── Excerpt ──

Bar Council of Punjab and Haryana

Statutory body (established under Indian law) overview
- Formed: 1961; 65 years ago
- Headquarters: Law Bhawan, Dakshin Marg, Sector 37A, Chandigarh 160036
- Statutory body (established under Indian law) executive: Ashok Singla, Chairman; Partap Singh, Member Bar Council of India; Gurtej Singh Grewal, Honorary Secretary;
- Parent department: Bar Council of India
- Website: bcph.co.in

= Bar Council of Punjab and Haryana =

Legal organisation in India

Bar Council of Punjab and Haryana is the state regulatory and statutory representative body for lawyers practicing law in the three states of Punjab and Haryana and Union Territory of Chandigarh. It was constituted as per the mandatory requirement of Advocates Act, 1961 and Bar Council of India. In March 1953, the 'All India Bar Committee', headed by S. R. Das, submitted a report which proposed the creation of a Bar Council for each state and an All-India Bar Council as an apex body. Members of the Bar Council are elected from amongst members enrolled and practicing as lawyers in Punjab, Haryana and Chandigarh, and they represent the state in Bar Council of India meetings. Bar Council enforces standards of professional conduct to be followed by member advocates, and designs etiquettes and has the power to enforce disciplinary guidelines over the members of Bar.

== History ==
Bar Council of Punjab and Haryana was formed as per the requirement of Section 3 of Advocates Act, 1961 which mandates for each state of India to have its Bar Council. Accordingly, Bar Council of Punjab and Haryana was formed. As per the guidelines the legal profession in India and the standards of legal education would be regulated by All India Bar Council. The Law Commission of India was assigned the job of assembling a report on judicial administration reforms.

== Functions ==
Section 7 of the Advocates Act, 1961 lays down the Bar Council's regulatory and representative mandatory. Bar Councils of each place has following functions:

1. Facilitating the election with rules for members to get elected and manage the Bar Council.
2. Designing the professional behaviours and code to be followed by advocates who are its members.
3. Lay down guidelines for disciplinary committees and other committees formed by it.
4. Supporting with financial aid in case of need.

───
── Information provided ──

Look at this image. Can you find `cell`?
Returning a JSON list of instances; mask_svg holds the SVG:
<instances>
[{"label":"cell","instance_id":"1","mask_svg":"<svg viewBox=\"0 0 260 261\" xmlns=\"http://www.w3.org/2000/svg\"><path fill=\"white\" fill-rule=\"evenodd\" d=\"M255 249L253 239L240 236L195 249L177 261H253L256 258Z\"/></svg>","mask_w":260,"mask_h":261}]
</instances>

───

*Stated problem*
Continue the article on the Bar Council of Punjab and Haryana from where it stops.

*Result of this exercise*
5. Protecting the advocate members rights, benefits and safeguarding their interests.
6. Designing, promoting and supporting law reform as per changing circumstances.
7. Handle and resolve other issues or any matter placed before it by its members in ad hoc situations.
8. Designing and promoting legal education in country and states.
9. Design and organise seminars on wide legal topics in the interest of members by reputed jurists and publishing them in journals and magazines of legal circles and other sources of media.
10. Facilitating legal aid to those who can't afford it.
11. Ensuring that guidelines laid in various legal forums are followed by members.
12. Initiating disciplinary action in case of professional misconduct
13. Designing welfare schemes like Insurance for its members
14. Supporting members with emergency services during natural calamities.
15. Initiate disciplinary action in case the official premises is used for other than professional purpose.
16. Fixing Annual Fee for members for enrolling in Council which includes fees for enrollment and funds towards identity card, building, library, indigent and other welfare schemes.
17. Organising regular meeting with local associations enrolled with council.
18. Enrolling various bar associations in the state as its associate members.
19. Resolving disputes between members within timeframe.
20. Initiating disciplinary action against members for complying to its policies.
21. Enrolling newly qualified lawyers into council.
22. Occasionally verifying the renewal of the enrolled members.
23. Ensuring polls are conducted to Bars associated with it.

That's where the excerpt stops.